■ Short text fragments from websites
* * * * *
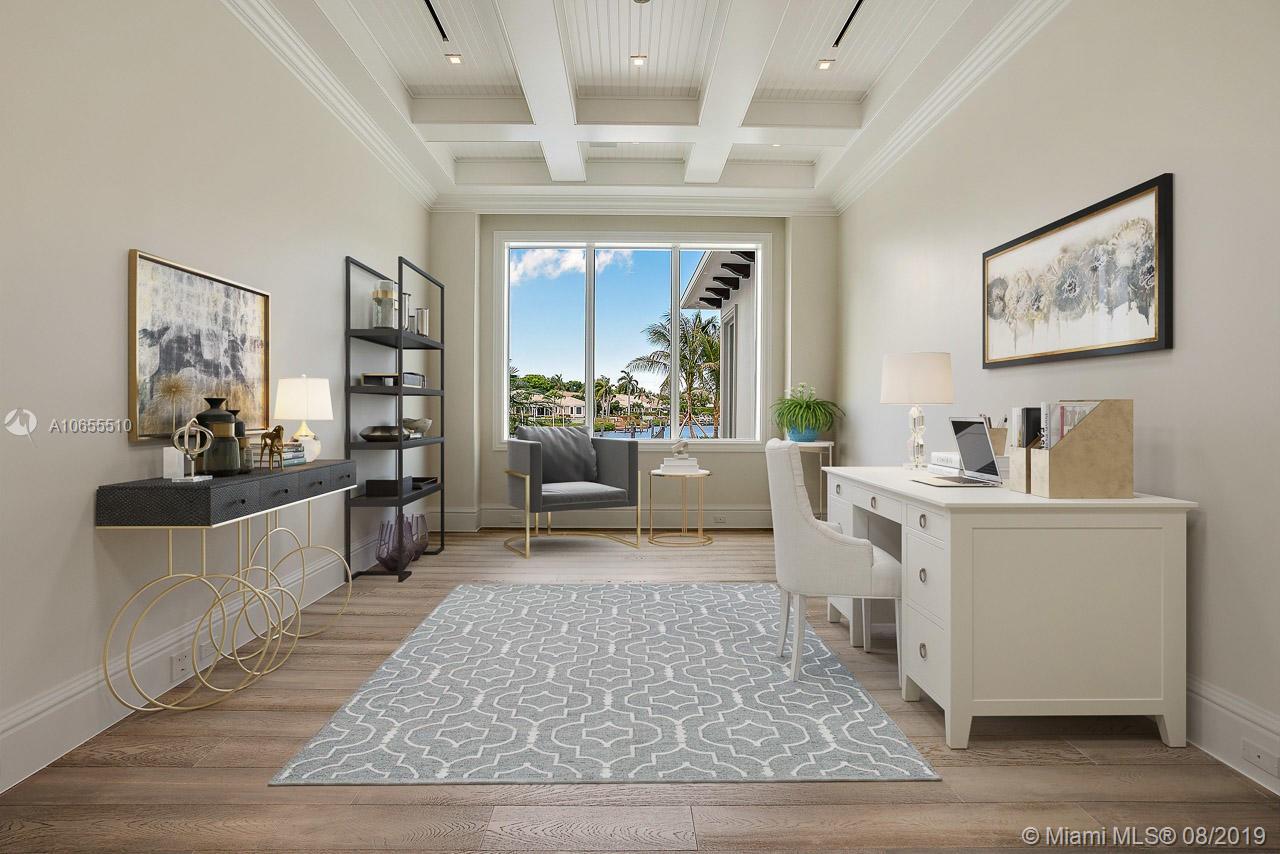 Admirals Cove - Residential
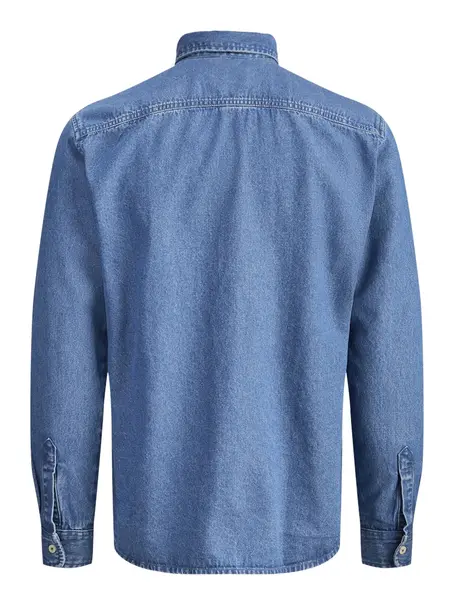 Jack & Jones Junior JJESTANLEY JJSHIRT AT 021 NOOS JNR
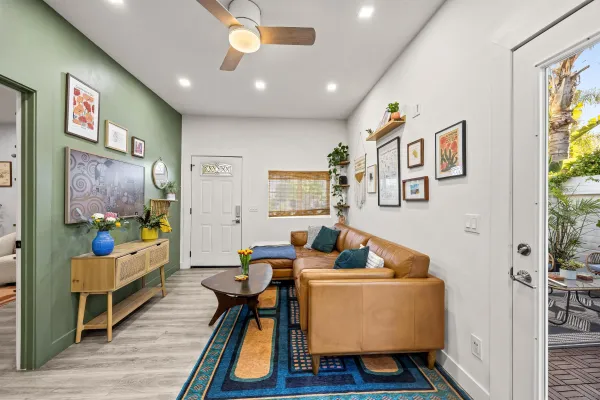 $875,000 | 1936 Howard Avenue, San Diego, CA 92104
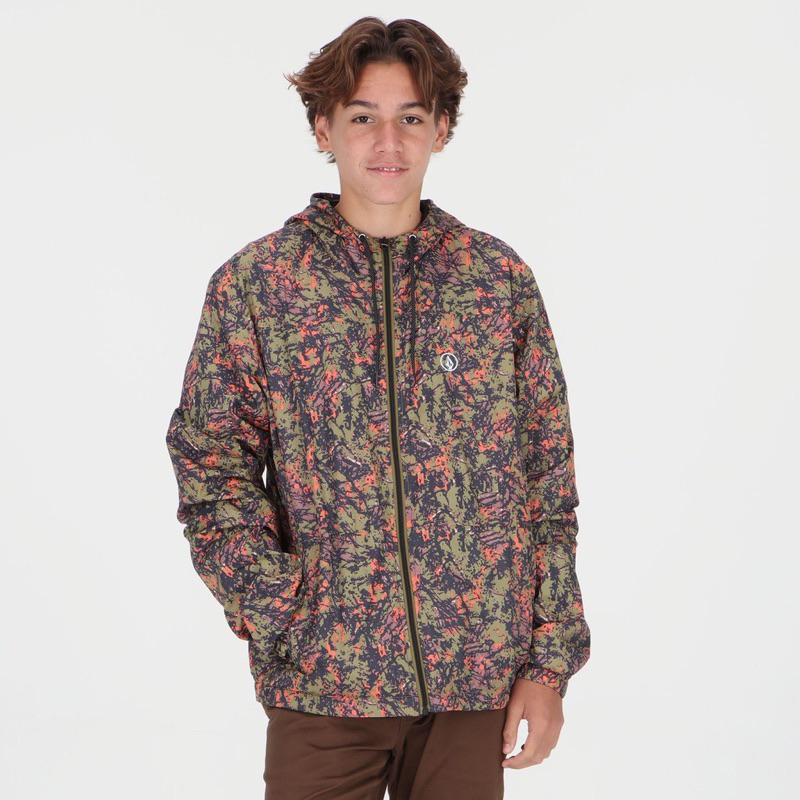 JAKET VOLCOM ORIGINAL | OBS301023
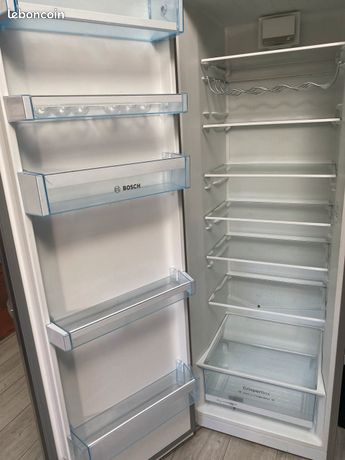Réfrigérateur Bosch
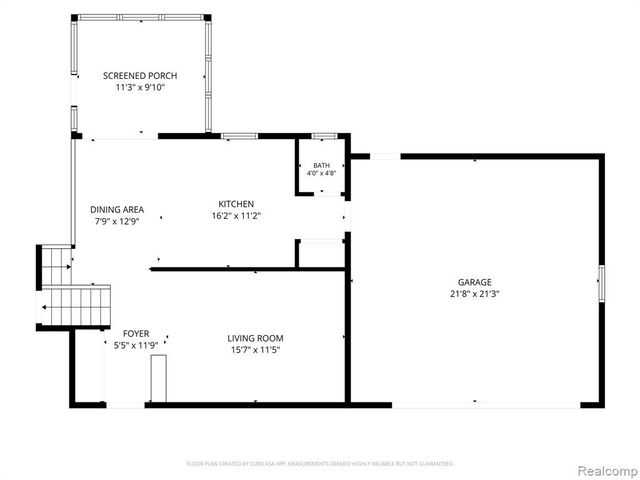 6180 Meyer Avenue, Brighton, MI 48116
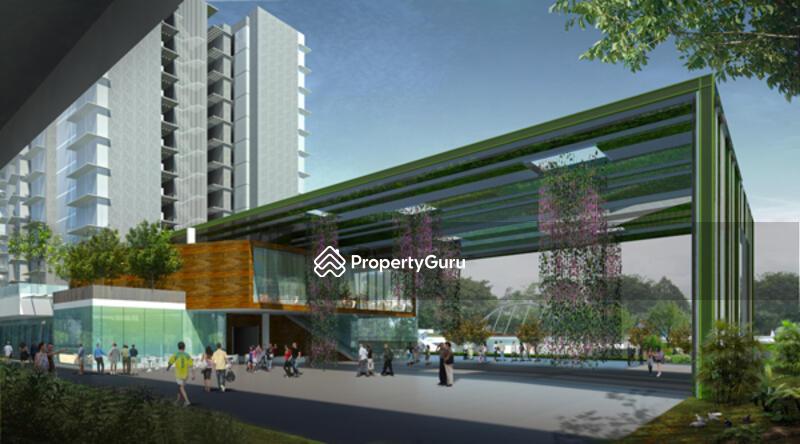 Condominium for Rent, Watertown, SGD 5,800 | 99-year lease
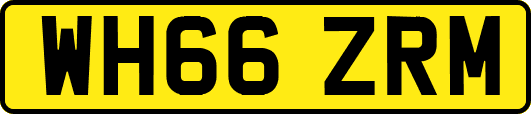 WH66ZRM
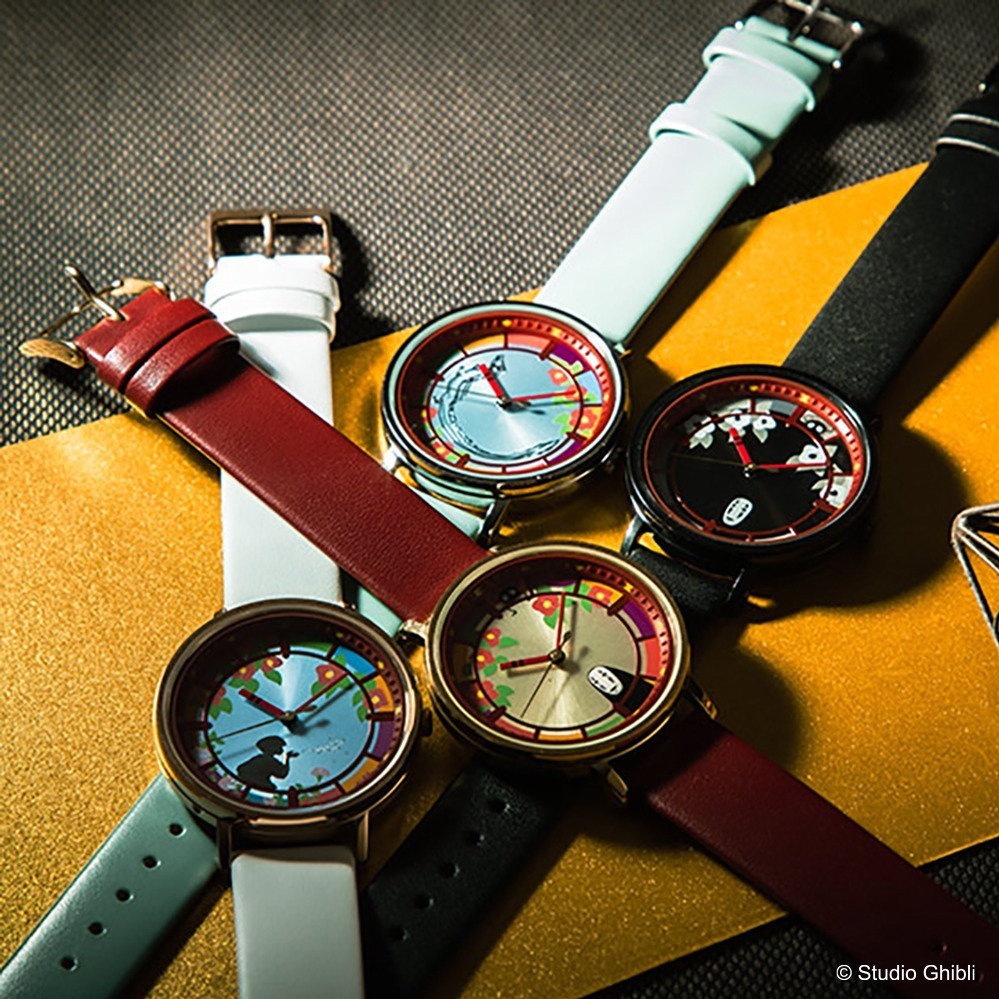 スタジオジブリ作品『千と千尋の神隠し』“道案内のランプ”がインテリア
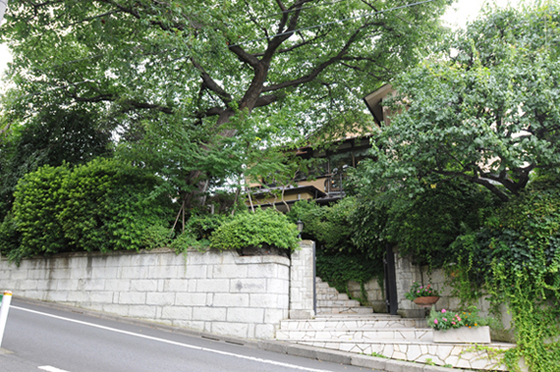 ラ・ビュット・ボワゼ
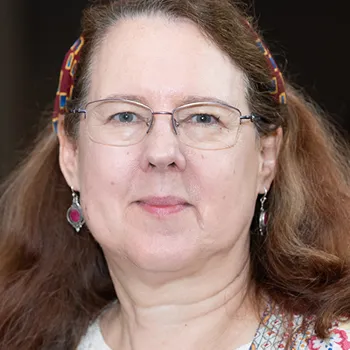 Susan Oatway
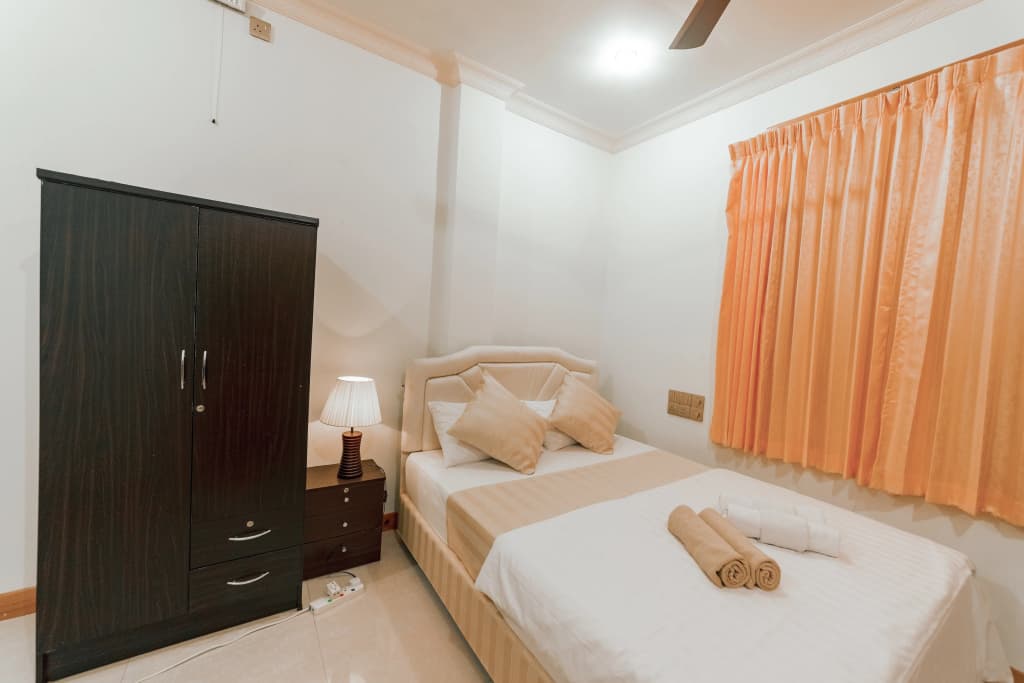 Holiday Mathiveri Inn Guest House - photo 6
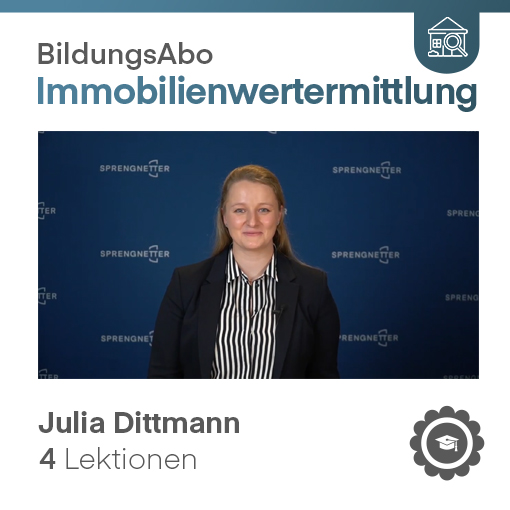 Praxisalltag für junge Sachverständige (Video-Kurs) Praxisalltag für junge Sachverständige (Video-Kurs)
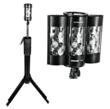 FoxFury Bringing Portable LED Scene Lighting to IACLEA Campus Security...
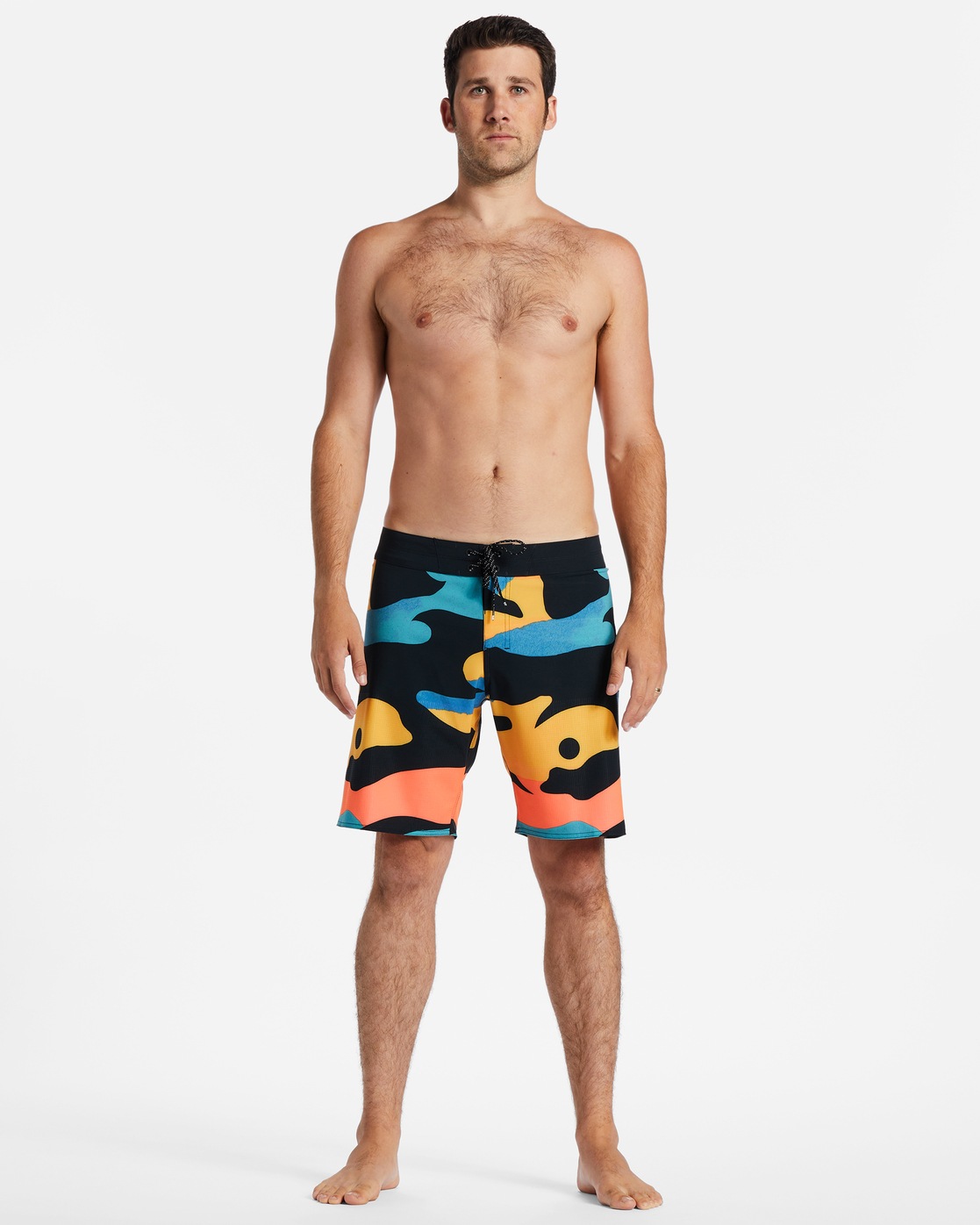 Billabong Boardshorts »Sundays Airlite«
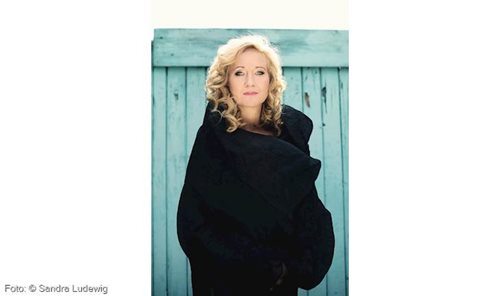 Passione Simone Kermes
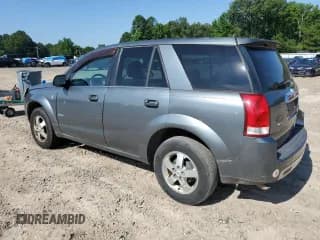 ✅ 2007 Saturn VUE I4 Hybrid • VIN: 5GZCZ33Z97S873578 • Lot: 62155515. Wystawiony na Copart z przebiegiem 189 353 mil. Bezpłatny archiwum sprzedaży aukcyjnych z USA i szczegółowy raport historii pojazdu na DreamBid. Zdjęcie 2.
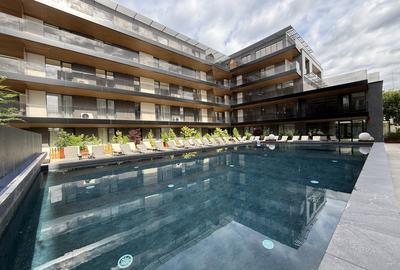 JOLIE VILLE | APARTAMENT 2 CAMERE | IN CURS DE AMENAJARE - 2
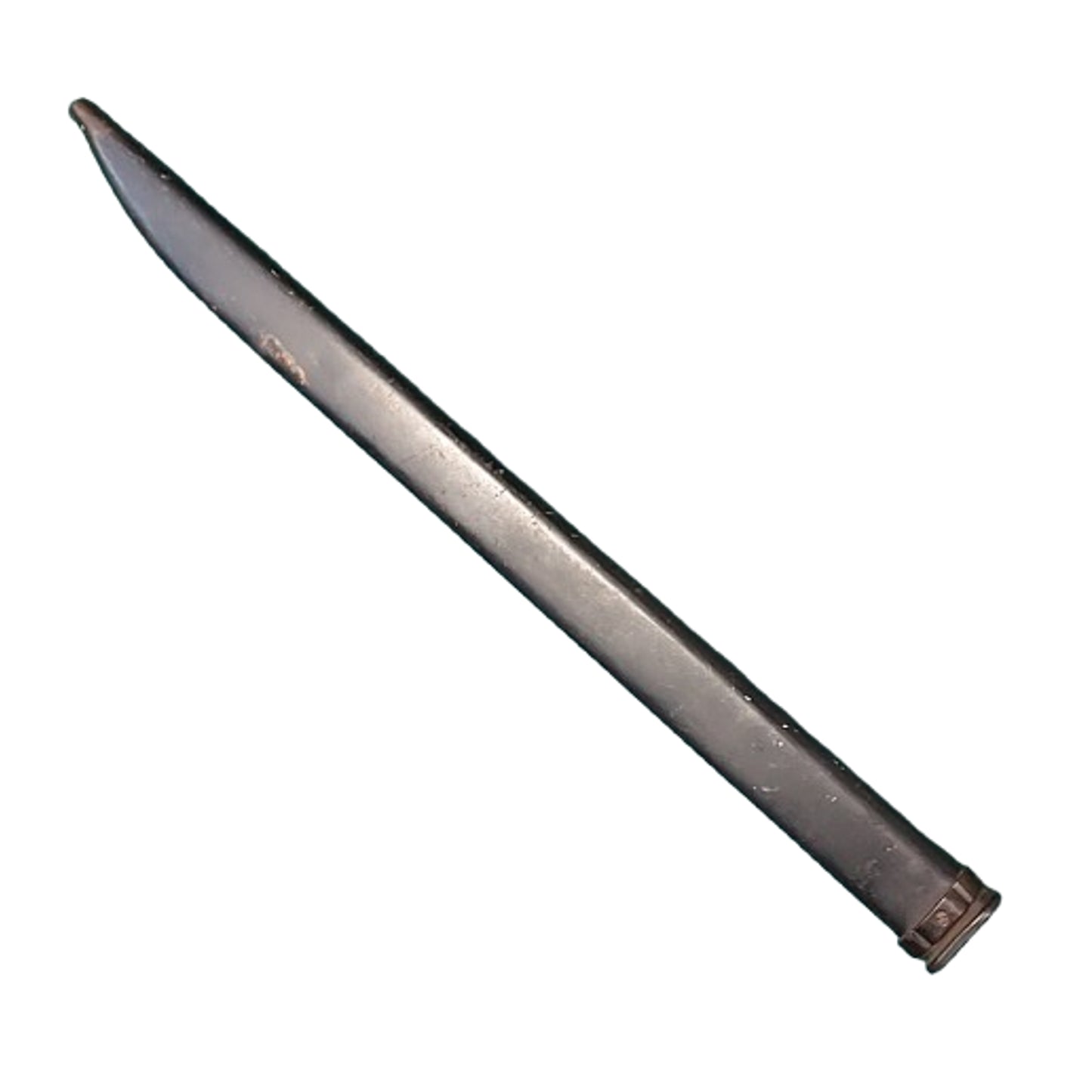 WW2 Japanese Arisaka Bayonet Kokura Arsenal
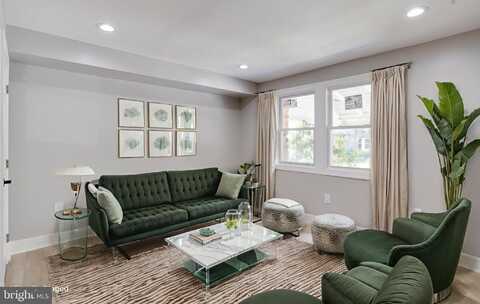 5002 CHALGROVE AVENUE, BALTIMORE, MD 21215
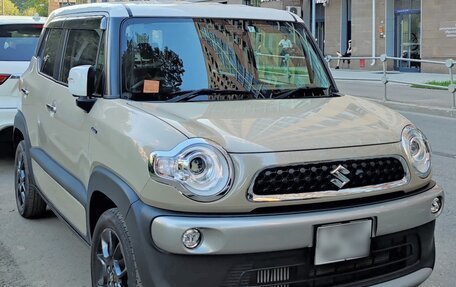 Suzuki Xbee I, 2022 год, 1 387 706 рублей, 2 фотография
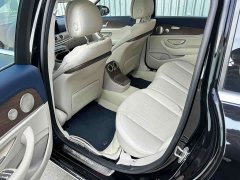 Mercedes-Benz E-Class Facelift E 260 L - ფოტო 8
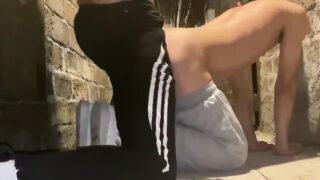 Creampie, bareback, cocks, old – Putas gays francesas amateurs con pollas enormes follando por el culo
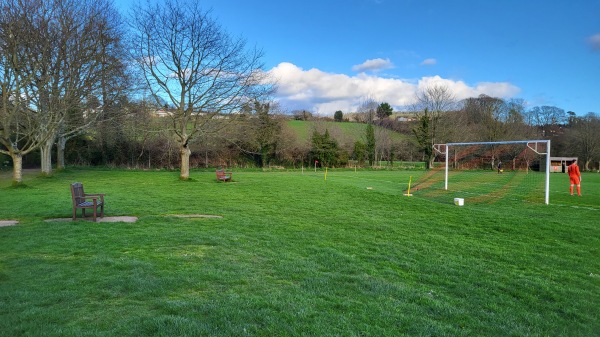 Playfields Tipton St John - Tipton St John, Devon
* * * * *
■ What to work on
Could you transcribe exactly the lines from the line containing "Creampie, bareback, cocks, old" through the final line of the records, both included, and nothing beyond them? The pictures should be left out.

■ Response to this exercise
 Creampie, bareback, cocks, old – Putas gays francesas amateurs con pollas enormes follando por el culo
 Playfields Tipton St John - Tipton St John, Devon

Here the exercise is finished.